- La réalité cruelle de la sublimation
Dans l’ordre du fantasme, la sublimation apparaît comme un idéal, une échappatoire aux tensions du conflit psychique. Le poète, nous dit Freud, rêve en plein jour : il prend son désir pour la réalité, offrant à nos esprits fascinés la perspective d’une élévation possible, d’un dépassement des affres de la sexualité. Pourtant, dans la réalité, la gerbe du vieillard est avare et haineuse.
Lorsque l’on y réfléchit, la beauté se révèle être l’expression suprême de la pulsion de mort, le désir d’un retour à l’immaculé, à un corps purifié des tourments de la sexualité. Si Freud a fait de l’Œdipe le point nodal de son exploration de l’inconscient, c’est précisément parce qu’il marque l’entrée dans l’ordre du sexuel et des conflits qui l’accompagnent.

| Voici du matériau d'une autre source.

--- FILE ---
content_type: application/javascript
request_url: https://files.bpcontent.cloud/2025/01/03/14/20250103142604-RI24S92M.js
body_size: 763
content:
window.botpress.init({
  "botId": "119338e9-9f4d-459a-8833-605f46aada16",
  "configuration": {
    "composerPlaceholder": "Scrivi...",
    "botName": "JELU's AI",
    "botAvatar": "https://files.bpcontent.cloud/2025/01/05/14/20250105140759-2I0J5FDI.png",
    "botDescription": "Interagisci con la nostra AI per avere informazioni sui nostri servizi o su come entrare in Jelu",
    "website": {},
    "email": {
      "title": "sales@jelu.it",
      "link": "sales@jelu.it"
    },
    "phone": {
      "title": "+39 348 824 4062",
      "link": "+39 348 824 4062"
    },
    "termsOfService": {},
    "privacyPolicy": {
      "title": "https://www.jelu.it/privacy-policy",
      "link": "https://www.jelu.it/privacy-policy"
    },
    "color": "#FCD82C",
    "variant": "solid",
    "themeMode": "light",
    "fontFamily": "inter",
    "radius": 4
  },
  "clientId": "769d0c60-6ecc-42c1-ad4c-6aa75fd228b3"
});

Mais croire que cette métaphore de la sublimation est à la portée de tous est une illusion criminelle. Aucun d’entre nous ne sera jamais « poète assez ». Lacan en a payé le prix. L’incapacité à sublimer enferme le sujet dans un repli sur soi, une rétraction de la libido d’objet vers une libido purement narcissique. Freud nous l’a enseigné : cet isolement défensif est à l’origine de toutes nos pathologies. Lorsque le langage échoue à maintenir le lien à l’objet, la rétraction devient irrémédiable.
- Nietzsche et l’idéal stoïcien : entre sublimation et exclusion
Nietzsche, que Freud refusa de lire, incarne pourtant un idéal stoïcien qui n’est pas sans écho avec la question psychanalytique. Dans La Naissance de la tragédie, il oppose le monde apollinien, fait d’ordre et d’harmonie, au chaos dionysiaque de l’excès et de l’ivresse. À terme, l’ordre doit triompher du chaos. L’éternel retour est la manifestation même de la pulsion de mort : une répétition qui récuse toute morale du renoncement et célèbre celui qui dit oui à l’existence, malgré ses épreuves.
Celui qui accepte l’éternel retour est celui qui ne cède jamais sur son désir, qui surmonte les obstacles et se dépasse lui-même. Mais ce mythe du surhomme est impitoyable : il condamne à l’exclusion et à la mort ceux qui ne parviennent pas à sublimer, ceux qui échouent à faire ce travail du rêve, à s’ériger en maîtres de la sublimation.
De retour des États-Unis, après avoir effleuré le mirage de l’American Dream, Freud comprend que la réalisation du rêve se paie au prix fort : lorsque le désir atteint son terme, il enfante un monstre. De même, si Lacan a su sublimer la psychanalyse en lui offrant une structure nouvelle, c’était bien pour former des analystes capables d’interpréter le rêve, d’entendre le désir dans toute son opacité — et non pour qu’ils cherchent à le réaliser. Car un rêve réalisé, c’est un rêve qui s’effondre.